The Government appears to adhere to a practice of keeping a small number of Baháʼís in arbitrary detention, some at risk of execution, at any given time. There were four Baháʼís reported to be in prison for practicing their faith at the end of the period covered by this report, two facing life sentences and two facing sentences of 15 years. In addition the Government appears to engage in harassment of the Baháʼí community by arresting Baháʼís arbitrarily, charging them, and then releasing them, often without dropping the charges against them. Those with charges still pending against them fear arrest at any time.

Two Baháʼís, Sirus Zabihi-Moghaddam and Hadayat Kashefi-Najafabadi, were tried in 1998 and later sentenced to death by an Islamic Revolutionary Court in Mashad for practicing their faith. In 2000 the sentences were reduced to 7 and 5 years respectively. Kashefi-Najafabadi was released in October 2001, after serving 4 years of his sentence. Zabihi-Moghaddam, who originally was arrested in November 1997, was released in June 2002.
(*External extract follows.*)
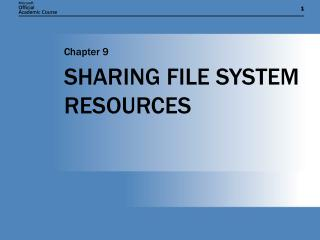 SHARING FILE SYSTEM RESOURCES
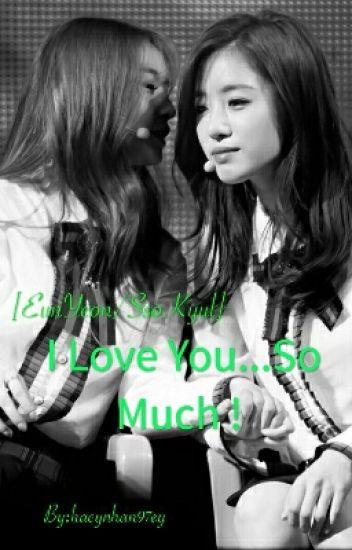 [EunYeon/SsoKyul ] I Love You...So Much!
The Government continued to imprison and detain Baháʼís based on their religious beliefs. Manuchehr Khulusi was arrested in June 1999 while visiting fellow Baháʼís in the town of Birjand, and was imprisoned until his release in May 2000. During his imprisonment, Khulusi was interrogated, beaten, held in solitary confinement, and denied access to his lawyer. The charges brought against him remain unknown, but they were believed to be related to his faith. The Islamic Revolutionary Court in Mashhad held a 2-day trial in September 1999 and sentenced Khulusi to death in February 2000. Despite Khulusi's release, it is unclear if the conviction and death sentence against him still stand.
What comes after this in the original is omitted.